Friday, December 13, 2013

Why Interest Rates Will Eventually Explode to the Upside

I have long been warning in the EPJ Daily Alert that the $2.5 trillion sitting at the Federal Reserve as excess reserves is a ticking time bomb. If banks start to pull that money from the Fed and loan it out, price inflation could go to double-digit levels almost overnight.

The Federal Reserve is starting to recognize this. In a WSJ column by Jon Hilsenrath, who is considered to be close to Fed officials, Hilsenrath writes:
Since the Fed has pumped $2.5 trillion into the economy by purchasing bonds, the old system won't work unless the central bank pulls much of this money out[...]The stakes are enormous. Right now banks aren't lending this money aggressively. But as the economy expands and lending picks up, the Fed will need to tie up the money to ensure it doesn't cause the economy or financial markets to overheat.

"The Federal Reserve has never tightened monetary policy, or even tried to maintain short-term interest rates significantly above zero, with such abundant amounts of liquidity in the financial system," according to a draft of a new research paper by Brian Sack, the former head of the New York Fed's markets group, and Joseph Gagnon, an economist at the Peterson Institute for International Economics and a former Fed economist.
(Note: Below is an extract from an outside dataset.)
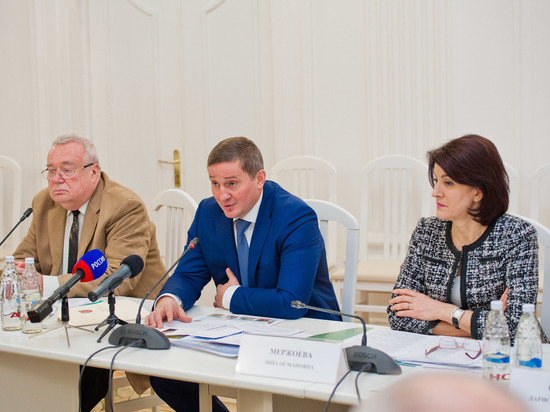 Губернатор Андрей Бочаров обозначил ключевые направления развития высшей школы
Bottom line, as I have been warning, the Fed needs to get these funds drained before they hit the economy. The problem is there is no good way to do it without driving interest rates through the roof. As I have long contended, Bernanke with all his experiments and new "tools" has been a mad scientist playing with the economy. This is what I wrote about excess reserves in August 2010, THREE YEARS AGO, in a post titled, The Case for Ben Bernanke as Mad Scientist:
Here we have a completely new tool introduced by Bernanke. The paying of interest on excess reserves, which probably has a lot to do with a trillion dollars sitting on the sidelines as excess reserves. No one knows for sure why all these excess reserves are sitting there, but they weren't there before Bernanke started paying interest on reserves. Why was this tool introduced in the middle of a crisis? Mad.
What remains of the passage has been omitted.